What to produce
Copy every one of the rows below word for word, leaving the pictures out of your answer.

Dataset records start

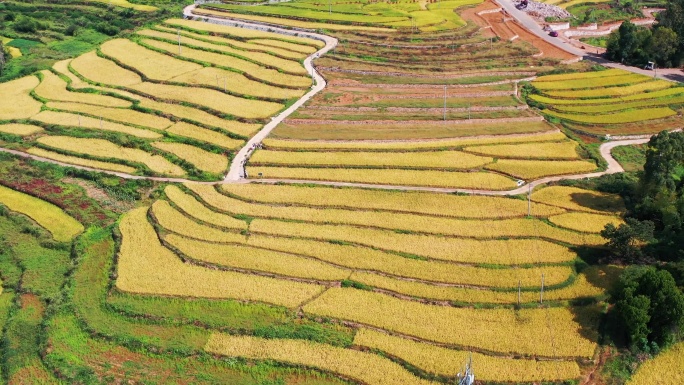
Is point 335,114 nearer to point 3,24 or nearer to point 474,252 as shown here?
point 474,252

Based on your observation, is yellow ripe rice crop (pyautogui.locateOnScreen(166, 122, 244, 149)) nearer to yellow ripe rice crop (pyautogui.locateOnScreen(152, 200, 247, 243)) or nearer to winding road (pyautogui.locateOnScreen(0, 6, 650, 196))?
winding road (pyautogui.locateOnScreen(0, 6, 650, 196))

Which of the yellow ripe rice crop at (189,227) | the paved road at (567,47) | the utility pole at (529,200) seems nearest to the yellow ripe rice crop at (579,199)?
the utility pole at (529,200)

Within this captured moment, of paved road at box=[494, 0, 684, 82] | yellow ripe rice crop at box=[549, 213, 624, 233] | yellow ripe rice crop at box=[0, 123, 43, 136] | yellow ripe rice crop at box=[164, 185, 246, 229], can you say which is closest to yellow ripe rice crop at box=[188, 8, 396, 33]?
paved road at box=[494, 0, 684, 82]

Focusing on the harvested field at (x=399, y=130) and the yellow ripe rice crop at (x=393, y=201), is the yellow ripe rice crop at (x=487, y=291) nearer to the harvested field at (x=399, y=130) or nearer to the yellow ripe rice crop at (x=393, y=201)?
the yellow ripe rice crop at (x=393, y=201)

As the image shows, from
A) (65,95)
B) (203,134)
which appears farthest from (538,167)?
(65,95)

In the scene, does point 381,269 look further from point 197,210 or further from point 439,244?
point 197,210

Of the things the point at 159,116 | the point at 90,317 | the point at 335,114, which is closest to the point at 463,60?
the point at 335,114
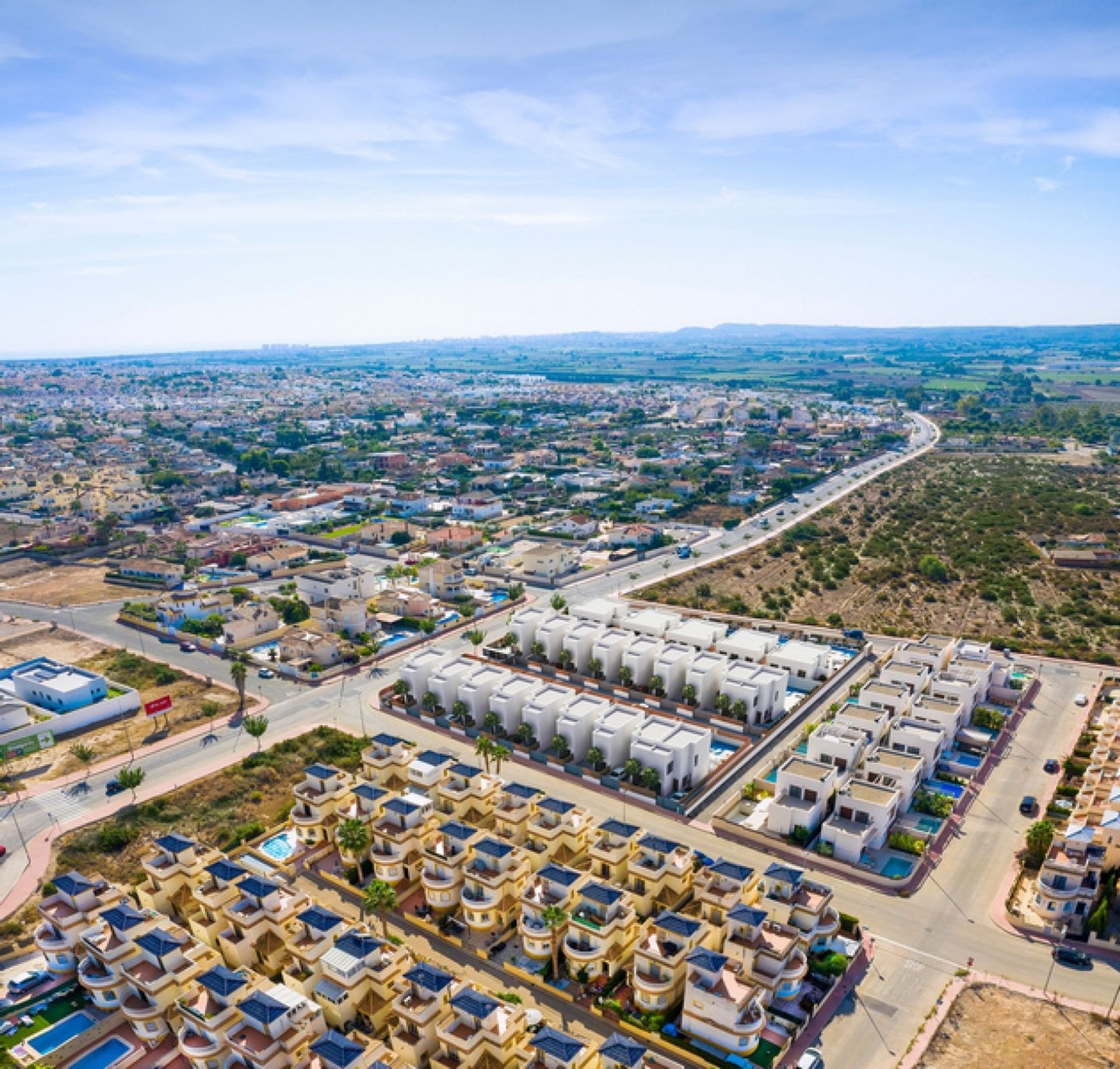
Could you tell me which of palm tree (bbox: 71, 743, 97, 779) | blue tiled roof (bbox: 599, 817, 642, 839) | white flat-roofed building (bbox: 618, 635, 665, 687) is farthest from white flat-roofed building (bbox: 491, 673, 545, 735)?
palm tree (bbox: 71, 743, 97, 779)

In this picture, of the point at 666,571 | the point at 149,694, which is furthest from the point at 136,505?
the point at 666,571

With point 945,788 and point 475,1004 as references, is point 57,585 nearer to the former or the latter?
point 475,1004

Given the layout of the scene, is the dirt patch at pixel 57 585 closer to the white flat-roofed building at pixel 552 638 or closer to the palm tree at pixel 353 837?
the white flat-roofed building at pixel 552 638

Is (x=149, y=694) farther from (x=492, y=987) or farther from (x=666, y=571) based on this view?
(x=666, y=571)

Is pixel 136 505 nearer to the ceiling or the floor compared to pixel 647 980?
nearer to the ceiling

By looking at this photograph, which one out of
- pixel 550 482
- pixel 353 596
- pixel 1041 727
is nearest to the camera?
pixel 1041 727

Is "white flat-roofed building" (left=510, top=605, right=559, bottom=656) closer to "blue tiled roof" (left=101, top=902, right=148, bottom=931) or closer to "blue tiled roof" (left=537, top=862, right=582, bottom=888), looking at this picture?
"blue tiled roof" (left=537, top=862, right=582, bottom=888)

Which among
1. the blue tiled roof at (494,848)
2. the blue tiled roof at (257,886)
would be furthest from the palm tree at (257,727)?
the blue tiled roof at (494,848)
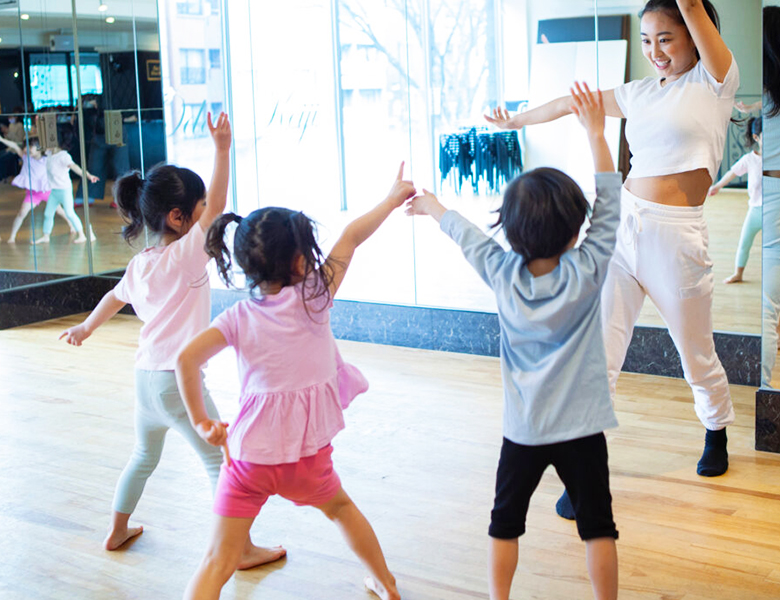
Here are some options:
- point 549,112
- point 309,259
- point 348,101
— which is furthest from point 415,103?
point 309,259

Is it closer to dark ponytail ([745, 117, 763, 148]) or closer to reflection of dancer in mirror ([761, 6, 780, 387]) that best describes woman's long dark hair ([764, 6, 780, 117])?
reflection of dancer in mirror ([761, 6, 780, 387])

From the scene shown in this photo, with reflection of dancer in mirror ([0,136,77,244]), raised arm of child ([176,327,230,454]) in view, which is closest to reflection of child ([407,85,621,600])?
raised arm of child ([176,327,230,454])

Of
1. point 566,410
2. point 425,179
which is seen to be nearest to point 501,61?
point 425,179

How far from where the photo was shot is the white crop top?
2840 mm

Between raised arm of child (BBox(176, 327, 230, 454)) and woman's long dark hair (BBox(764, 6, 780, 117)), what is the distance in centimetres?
214

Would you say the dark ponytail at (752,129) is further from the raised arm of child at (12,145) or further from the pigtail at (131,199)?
the raised arm of child at (12,145)

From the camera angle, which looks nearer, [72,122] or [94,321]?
[94,321]

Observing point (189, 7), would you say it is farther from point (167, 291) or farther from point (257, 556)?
point (257, 556)

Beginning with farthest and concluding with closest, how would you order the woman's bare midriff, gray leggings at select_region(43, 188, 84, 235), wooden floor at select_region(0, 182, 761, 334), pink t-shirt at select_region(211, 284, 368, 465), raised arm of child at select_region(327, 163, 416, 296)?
1. gray leggings at select_region(43, 188, 84, 235)
2. wooden floor at select_region(0, 182, 761, 334)
3. the woman's bare midriff
4. raised arm of child at select_region(327, 163, 416, 296)
5. pink t-shirt at select_region(211, 284, 368, 465)

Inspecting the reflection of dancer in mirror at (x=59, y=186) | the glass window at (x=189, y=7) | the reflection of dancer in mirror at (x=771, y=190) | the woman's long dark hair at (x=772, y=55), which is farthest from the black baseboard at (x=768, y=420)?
the reflection of dancer in mirror at (x=59, y=186)

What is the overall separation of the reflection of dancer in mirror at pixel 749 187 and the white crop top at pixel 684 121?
3.41 ft

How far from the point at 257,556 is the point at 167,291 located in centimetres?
76

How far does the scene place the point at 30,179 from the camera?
6371 millimetres

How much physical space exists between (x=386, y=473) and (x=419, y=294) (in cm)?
→ 201
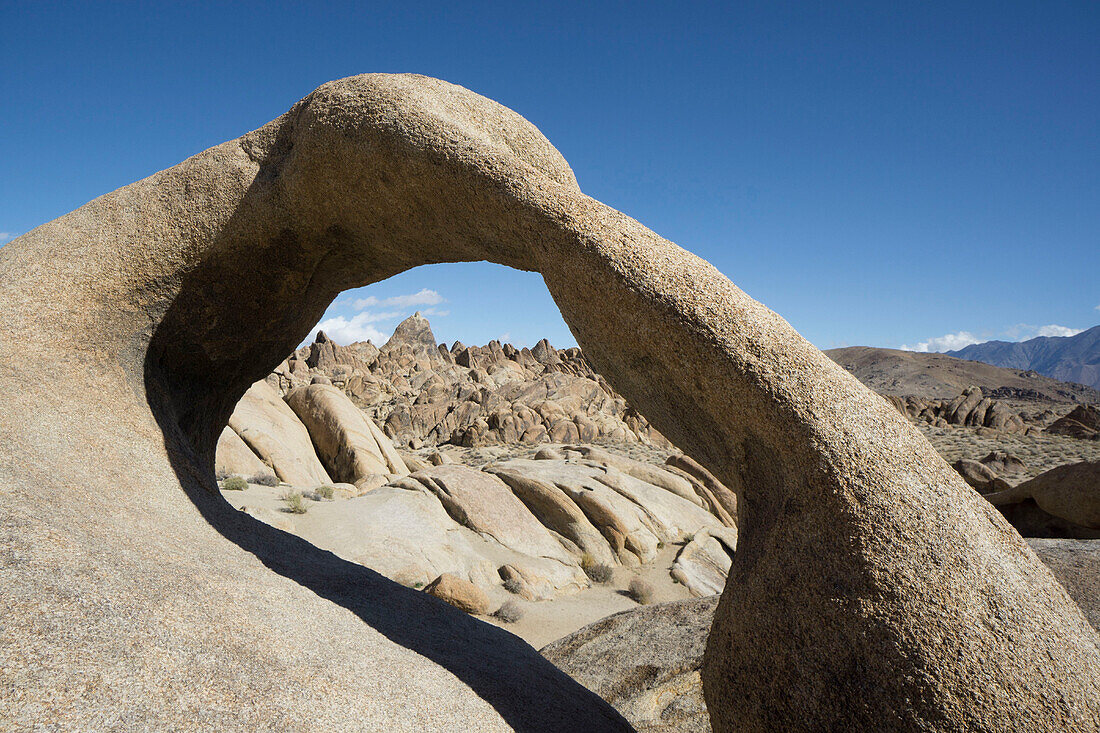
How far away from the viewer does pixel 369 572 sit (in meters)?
4.34

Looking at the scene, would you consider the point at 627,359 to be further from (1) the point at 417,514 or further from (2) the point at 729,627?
(1) the point at 417,514

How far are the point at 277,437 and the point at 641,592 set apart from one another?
27.0 ft

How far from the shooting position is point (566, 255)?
3268 mm

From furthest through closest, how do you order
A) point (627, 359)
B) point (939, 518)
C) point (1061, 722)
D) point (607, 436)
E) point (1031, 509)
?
point (607, 436)
point (1031, 509)
point (627, 359)
point (939, 518)
point (1061, 722)

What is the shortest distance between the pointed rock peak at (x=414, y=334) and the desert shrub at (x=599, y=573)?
5157 centimetres

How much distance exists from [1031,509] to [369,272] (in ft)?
30.3

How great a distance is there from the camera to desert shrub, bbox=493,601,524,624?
9406mm

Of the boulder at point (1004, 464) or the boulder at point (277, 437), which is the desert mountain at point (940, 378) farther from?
the boulder at point (277, 437)

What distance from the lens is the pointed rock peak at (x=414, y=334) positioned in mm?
63597

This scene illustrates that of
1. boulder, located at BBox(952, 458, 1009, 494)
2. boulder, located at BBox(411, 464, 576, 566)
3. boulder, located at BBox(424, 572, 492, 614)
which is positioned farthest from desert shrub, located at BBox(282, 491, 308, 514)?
boulder, located at BBox(952, 458, 1009, 494)

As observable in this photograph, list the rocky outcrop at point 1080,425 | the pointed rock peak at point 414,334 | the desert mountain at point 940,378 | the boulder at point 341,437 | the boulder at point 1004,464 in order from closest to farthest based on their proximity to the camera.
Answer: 1. the boulder at point 341,437
2. the boulder at point 1004,464
3. the rocky outcrop at point 1080,425
4. the pointed rock peak at point 414,334
5. the desert mountain at point 940,378

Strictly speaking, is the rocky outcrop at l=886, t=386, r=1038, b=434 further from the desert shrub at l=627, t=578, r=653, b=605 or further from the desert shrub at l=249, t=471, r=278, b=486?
the desert shrub at l=249, t=471, r=278, b=486

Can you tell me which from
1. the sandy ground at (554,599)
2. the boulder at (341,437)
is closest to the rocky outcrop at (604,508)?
the sandy ground at (554,599)

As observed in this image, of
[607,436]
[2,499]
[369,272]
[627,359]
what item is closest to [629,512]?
[369,272]
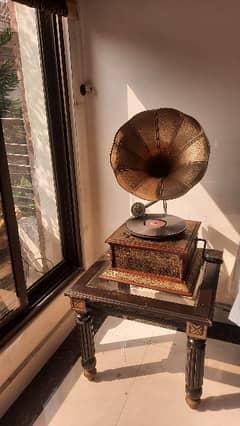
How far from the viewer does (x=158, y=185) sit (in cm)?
128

Dataset records end

Solution
Is point 335,114 nearer to point 3,24 or nearer to point 474,252 as shown here?
point 474,252

Based on your observation, is yellow ripe rice crop (pyautogui.locateOnScreen(166, 122, 244, 149)) nearer to yellow ripe rice crop (pyautogui.locateOnScreen(152, 200, 247, 243)) or nearer to winding road (pyautogui.locateOnScreen(0, 6, 650, 196))?
winding road (pyautogui.locateOnScreen(0, 6, 650, 196))

Which of the yellow ripe rice crop at (189,227) | the paved road at (567,47) | the utility pole at (529,200) seems nearest to the yellow ripe rice crop at (579,199)?
the utility pole at (529,200)

Within this captured moment, of paved road at box=[494, 0, 684, 82] | yellow ripe rice crop at box=[549, 213, 624, 233] | yellow ripe rice crop at box=[0, 123, 43, 136] | yellow ripe rice crop at box=[164, 185, 246, 229], can you say which is closest to yellow ripe rice crop at box=[188, 8, 396, 33]?
paved road at box=[494, 0, 684, 82]

Focusing on the harvested field at (x=399, y=130) and the yellow ripe rice crop at (x=393, y=201), is the yellow ripe rice crop at (x=487, y=291) nearer to the harvested field at (x=399, y=130) or nearer to the yellow ripe rice crop at (x=393, y=201)?
the yellow ripe rice crop at (x=393, y=201)

As the image shows, from
A) (65,95)
B) (203,134)
which appears farthest from (538,167)?
(65,95)

In the scene, does point 381,269 look further from point 197,210 or further from point 439,244?
point 197,210

Of the things the point at 159,116 | the point at 90,317 | the point at 335,114, which is closest to the point at 463,60?
the point at 335,114
Could you tell me which of palm tree (bbox: 71, 743, 97, 779) | blue tiled roof (bbox: 599, 817, 642, 839) | white flat-roofed building (bbox: 618, 635, 665, 687) is farthest from white flat-roofed building (bbox: 491, 673, 545, 735)?
palm tree (bbox: 71, 743, 97, 779)

In this picture, of the point at 666,571 | the point at 149,694, which is furthest from the point at 136,505?
the point at 666,571

With point 945,788 and point 475,1004 as references, is point 57,585 nearer to the former or the latter?
point 475,1004

Given the layout of the scene, is the dirt patch at pixel 57 585 closer to the white flat-roofed building at pixel 552 638 or closer to the palm tree at pixel 353 837?
the white flat-roofed building at pixel 552 638

Is (x=149, y=694) farther from (x=492, y=987) or farther from (x=666, y=571) based on this view?
(x=666, y=571)

Is pixel 136 505 nearer to the ceiling or the floor compared to pixel 647 980?
nearer to the ceiling

By looking at this photograph, which one out of
- pixel 550 482
- pixel 353 596
- pixel 1041 727
is nearest to the camera?
pixel 1041 727

Is "white flat-roofed building" (left=510, top=605, right=559, bottom=656) closer to "blue tiled roof" (left=101, top=902, right=148, bottom=931) or closer to "blue tiled roof" (left=537, top=862, right=582, bottom=888), looking at this picture?
"blue tiled roof" (left=537, top=862, right=582, bottom=888)

Which among
1. the blue tiled roof at (494,848)
2. the blue tiled roof at (257,886)
would be furthest from the palm tree at (257,727)?
the blue tiled roof at (494,848)
Here are some options:
- point 549,112
- point 309,259
- point 348,101
— which is furthest from point 415,103?
point 309,259

Is it closer to dark ponytail ([745, 117, 763, 148]) or closer to reflection of dancer in mirror ([761, 6, 780, 387]) that best describes woman's long dark hair ([764, 6, 780, 117])?
reflection of dancer in mirror ([761, 6, 780, 387])

From the scene shown in this photo, with reflection of dancer in mirror ([0,136,77,244]), raised arm of child ([176,327,230,454]) in view, which is closest to reflection of child ([407,85,621,600])?
raised arm of child ([176,327,230,454])

Of
1. point 566,410
2. point 425,179
which is seen to be nearest to point 501,61?
point 425,179

How far from where the photo was shot is the white crop top?
2840 mm

Between raised arm of child (BBox(176, 327, 230, 454)) and woman's long dark hair (BBox(764, 6, 780, 117)), what is the distance in centimetres?
214

Would you say the dark ponytail at (752,129) is further from the raised arm of child at (12,145) or further from the pigtail at (131,199)?
the raised arm of child at (12,145)

From the camera angle, which looks nearer, [72,122] or [94,321]?
[94,321]

Observing point (189, 7), would you say it is farther from point (167, 291) or farther from point (257, 556)?
point (257, 556)

Beginning with farthest and concluding with closest, how would you order the woman's bare midriff, gray leggings at select_region(43, 188, 84, 235), wooden floor at select_region(0, 182, 761, 334), pink t-shirt at select_region(211, 284, 368, 465), raised arm of child at select_region(327, 163, 416, 296)?
1. gray leggings at select_region(43, 188, 84, 235)
2. wooden floor at select_region(0, 182, 761, 334)
3. the woman's bare midriff
4. raised arm of child at select_region(327, 163, 416, 296)
5. pink t-shirt at select_region(211, 284, 368, 465)

Inspecting the reflection of dancer in mirror at (x=59, y=186) | the glass window at (x=189, y=7) | the reflection of dancer in mirror at (x=771, y=190) | the woman's long dark hair at (x=772, y=55), which is farthest from the black baseboard at (x=768, y=420)?
the reflection of dancer in mirror at (x=59, y=186)

What is the overall separation of the reflection of dancer in mirror at pixel 749 187 and the white crop top at pixel 684 121?
3.41 ft

How far from the point at 257,556 is the point at 167,291 located in centimetres?
76

How far does the scene place the point at 30,179 from the camera?
6371 millimetres

How much physical space exists between (x=386, y=473) and (x=419, y=294) (in cm)?
→ 201
How far away from the viewer does pixel 369 572 sit (in meters)?
4.34

Looking at the scene, would you consider the point at 627,359 to be further from (1) the point at 417,514 or further from (2) the point at 729,627?
(1) the point at 417,514

How far are the point at 277,437 and the point at 641,592 set apart from one another?
27.0 ft

How far from the shooting position is point (566, 255)?
3268 mm

From furthest through closest, how do you order
A) point (627, 359)
B) point (939, 518)
C) point (1061, 722)
D) point (607, 436)
E) point (1031, 509)
?
point (607, 436)
point (1031, 509)
point (627, 359)
point (939, 518)
point (1061, 722)

What is the shortest distance between the pointed rock peak at (x=414, y=334) and the desert shrub at (x=599, y=573)?
5157 centimetres

How much distance exists from [1031,509] to [369,272] (in ft)?
30.3

How great a distance is there from the camera to desert shrub, bbox=493,601,524,624?
9406mm

Of the boulder at point (1004, 464) or the boulder at point (277, 437), which is the desert mountain at point (940, 378) farther from?
the boulder at point (277, 437)

What distance from the lens is the pointed rock peak at (x=414, y=334) positioned in mm?
63597

This scene illustrates that of
1. boulder, located at BBox(952, 458, 1009, 494)
2. boulder, located at BBox(411, 464, 576, 566)
3. boulder, located at BBox(424, 572, 492, 614)
which is positioned farthest from desert shrub, located at BBox(282, 491, 308, 514)?
boulder, located at BBox(952, 458, 1009, 494)

As observable in this photograph, list the rocky outcrop at point 1080,425 | the pointed rock peak at point 414,334 | the desert mountain at point 940,378 | the boulder at point 341,437 | the boulder at point 1004,464 in order from closest to farthest based on their proximity to the camera.
Answer: 1. the boulder at point 341,437
2. the boulder at point 1004,464
3. the rocky outcrop at point 1080,425
4. the pointed rock peak at point 414,334
5. the desert mountain at point 940,378

Strictly speaking, is the rocky outcrop at l=886, t=386, r=1038, b=434 further from the desert shrub at l=627, t=578, r=653, b=605 or further from the desert shrub at l=249, t=471, r=278, b=486?
the desert shrub at l=249, t=471, r=278, b=486

Can you tell me which from
1. the sandy ground at (554,599)
2. the boulder at (341,437)
is closest to the rocky outcrop at (604,508)?
the sandy ground at (554,599)

As observed in this image, of
[607,436]
[2,499]
[369,272]
[627,359]
what item is closest to [629,512]?
[369,272]
How far from the viewer does (x=158, y=185) sit (in cm)?
128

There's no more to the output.